The Government has revealed details of a new bank levy on bank balance sheets which has been designed to stop UK banks from taking as many risks with their funding.

The levy, which will be permanent, is expected to generate around £2.5 billion of annual revenues by 2012-13.

The levy will be a tax on the total size of bank balance sheets, but certain items, including retail deposits covered by insurance and bank capital will be excluded.

The final rates will not be finalised until the end of the year, but will be less than 0.1%.

Financial Secretary to the Treasury, Mark Hoban MP said: “We have consulted on the design of the scheme so that it achieves two objectives: firstly, ensuring that banks make a fair contribution in respect of the potential risks they pose to the UK financial system and wider economy.

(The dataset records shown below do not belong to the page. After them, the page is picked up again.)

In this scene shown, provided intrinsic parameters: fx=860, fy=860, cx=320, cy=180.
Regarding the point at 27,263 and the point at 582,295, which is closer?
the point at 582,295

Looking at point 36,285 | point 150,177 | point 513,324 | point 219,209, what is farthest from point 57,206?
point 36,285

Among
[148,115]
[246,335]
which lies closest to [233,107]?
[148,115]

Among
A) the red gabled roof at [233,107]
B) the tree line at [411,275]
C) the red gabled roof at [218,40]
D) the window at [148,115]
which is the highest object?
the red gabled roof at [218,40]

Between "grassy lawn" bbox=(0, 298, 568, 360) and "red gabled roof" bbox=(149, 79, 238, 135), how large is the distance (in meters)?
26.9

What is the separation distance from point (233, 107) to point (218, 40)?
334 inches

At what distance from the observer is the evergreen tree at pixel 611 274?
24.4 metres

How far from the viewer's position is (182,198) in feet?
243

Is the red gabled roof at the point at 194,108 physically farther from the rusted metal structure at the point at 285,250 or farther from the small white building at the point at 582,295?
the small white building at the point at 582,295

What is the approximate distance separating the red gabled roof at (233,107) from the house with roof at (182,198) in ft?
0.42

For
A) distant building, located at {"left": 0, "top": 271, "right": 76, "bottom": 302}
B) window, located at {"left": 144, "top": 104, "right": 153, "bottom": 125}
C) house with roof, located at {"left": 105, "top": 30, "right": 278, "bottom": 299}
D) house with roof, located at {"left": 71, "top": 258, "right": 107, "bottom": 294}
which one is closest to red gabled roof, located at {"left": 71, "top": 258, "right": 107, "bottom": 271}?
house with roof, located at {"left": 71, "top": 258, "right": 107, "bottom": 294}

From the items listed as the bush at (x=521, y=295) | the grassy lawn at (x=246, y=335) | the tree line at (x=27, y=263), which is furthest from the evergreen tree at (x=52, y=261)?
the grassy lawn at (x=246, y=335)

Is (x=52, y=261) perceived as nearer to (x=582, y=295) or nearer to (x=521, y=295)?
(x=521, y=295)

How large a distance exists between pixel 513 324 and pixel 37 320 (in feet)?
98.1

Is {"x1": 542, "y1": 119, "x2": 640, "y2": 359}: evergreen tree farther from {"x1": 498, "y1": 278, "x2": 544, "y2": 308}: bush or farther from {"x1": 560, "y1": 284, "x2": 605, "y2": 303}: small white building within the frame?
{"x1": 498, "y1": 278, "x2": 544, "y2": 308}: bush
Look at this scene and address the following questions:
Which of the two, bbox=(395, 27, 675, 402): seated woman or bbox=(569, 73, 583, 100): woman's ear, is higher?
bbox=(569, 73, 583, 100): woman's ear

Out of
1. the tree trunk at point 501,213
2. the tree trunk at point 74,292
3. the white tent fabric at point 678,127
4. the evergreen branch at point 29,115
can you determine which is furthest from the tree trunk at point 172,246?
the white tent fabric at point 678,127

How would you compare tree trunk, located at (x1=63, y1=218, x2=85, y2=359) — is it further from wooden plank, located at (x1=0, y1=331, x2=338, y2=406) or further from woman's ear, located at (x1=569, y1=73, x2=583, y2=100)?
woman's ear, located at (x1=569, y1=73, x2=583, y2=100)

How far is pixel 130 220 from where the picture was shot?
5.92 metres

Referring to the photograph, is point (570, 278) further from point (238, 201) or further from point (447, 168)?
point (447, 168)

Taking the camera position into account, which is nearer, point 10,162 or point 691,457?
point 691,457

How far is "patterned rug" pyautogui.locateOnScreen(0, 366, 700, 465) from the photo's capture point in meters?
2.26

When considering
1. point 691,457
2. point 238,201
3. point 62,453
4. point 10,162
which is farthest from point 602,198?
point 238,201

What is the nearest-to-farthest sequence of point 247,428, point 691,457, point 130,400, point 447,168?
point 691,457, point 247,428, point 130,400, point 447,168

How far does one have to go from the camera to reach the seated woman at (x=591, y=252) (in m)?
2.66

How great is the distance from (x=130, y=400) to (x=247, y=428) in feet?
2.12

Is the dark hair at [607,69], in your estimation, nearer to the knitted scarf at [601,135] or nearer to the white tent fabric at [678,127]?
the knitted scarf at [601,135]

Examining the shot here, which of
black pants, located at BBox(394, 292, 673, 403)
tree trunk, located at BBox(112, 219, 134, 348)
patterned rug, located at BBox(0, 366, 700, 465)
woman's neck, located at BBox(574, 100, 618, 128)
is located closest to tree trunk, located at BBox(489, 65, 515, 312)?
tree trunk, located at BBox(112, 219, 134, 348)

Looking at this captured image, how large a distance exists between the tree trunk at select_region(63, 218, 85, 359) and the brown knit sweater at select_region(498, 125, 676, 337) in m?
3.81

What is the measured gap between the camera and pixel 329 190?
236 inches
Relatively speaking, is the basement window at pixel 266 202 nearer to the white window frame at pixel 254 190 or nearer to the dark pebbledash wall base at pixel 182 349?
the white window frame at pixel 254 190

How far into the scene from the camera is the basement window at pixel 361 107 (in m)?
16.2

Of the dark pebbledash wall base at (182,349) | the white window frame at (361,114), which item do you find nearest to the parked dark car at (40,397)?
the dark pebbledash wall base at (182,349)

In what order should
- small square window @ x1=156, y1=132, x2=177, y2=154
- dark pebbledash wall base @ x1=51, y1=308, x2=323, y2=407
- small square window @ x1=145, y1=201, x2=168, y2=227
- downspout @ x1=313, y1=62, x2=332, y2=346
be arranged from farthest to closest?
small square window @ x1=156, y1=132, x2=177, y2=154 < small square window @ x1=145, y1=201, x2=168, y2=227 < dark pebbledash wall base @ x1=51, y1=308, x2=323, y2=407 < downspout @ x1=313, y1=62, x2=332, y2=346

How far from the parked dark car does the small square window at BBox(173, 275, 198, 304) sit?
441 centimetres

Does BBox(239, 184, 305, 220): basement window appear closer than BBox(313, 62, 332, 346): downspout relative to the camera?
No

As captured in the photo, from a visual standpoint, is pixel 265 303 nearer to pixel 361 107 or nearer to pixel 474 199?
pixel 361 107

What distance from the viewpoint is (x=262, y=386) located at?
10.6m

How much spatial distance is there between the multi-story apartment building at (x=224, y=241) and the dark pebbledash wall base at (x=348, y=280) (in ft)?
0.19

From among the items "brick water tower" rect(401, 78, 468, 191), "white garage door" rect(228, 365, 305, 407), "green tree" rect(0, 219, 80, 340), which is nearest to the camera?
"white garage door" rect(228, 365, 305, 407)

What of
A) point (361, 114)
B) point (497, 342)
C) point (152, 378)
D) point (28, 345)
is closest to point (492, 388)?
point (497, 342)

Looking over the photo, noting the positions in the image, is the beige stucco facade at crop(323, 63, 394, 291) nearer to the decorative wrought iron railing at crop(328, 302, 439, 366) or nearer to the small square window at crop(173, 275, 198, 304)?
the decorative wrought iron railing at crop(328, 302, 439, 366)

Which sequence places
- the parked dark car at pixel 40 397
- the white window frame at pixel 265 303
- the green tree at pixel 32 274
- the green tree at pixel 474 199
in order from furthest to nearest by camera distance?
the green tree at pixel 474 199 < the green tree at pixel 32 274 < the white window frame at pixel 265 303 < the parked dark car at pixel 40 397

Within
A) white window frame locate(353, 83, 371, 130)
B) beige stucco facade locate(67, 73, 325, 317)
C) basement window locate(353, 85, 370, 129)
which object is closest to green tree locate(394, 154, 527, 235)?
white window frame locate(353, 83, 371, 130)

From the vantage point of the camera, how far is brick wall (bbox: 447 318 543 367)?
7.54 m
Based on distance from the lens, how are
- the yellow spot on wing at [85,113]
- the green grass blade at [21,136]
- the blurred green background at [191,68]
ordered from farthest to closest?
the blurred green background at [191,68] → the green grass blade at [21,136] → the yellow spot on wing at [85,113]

“Secondly, the final scheme design incentivises banks to make greater use of more stable financial sources, such as long term debt and equity, working with the grain of our wider reform programme."

Chancellor George Osborne said in his spending review he wanted "to extract the maximum sustainable tax revenues from financial services".

Osborne said: "We neither want to let banks off making their fair contribution, nor do we want to drive them abroad.

"Many hundreds of thousands of jobs across the whole United Kingdom depend on Britain being a competitive place for financial services."

The levy is not expected to affect smaller banks and building societies.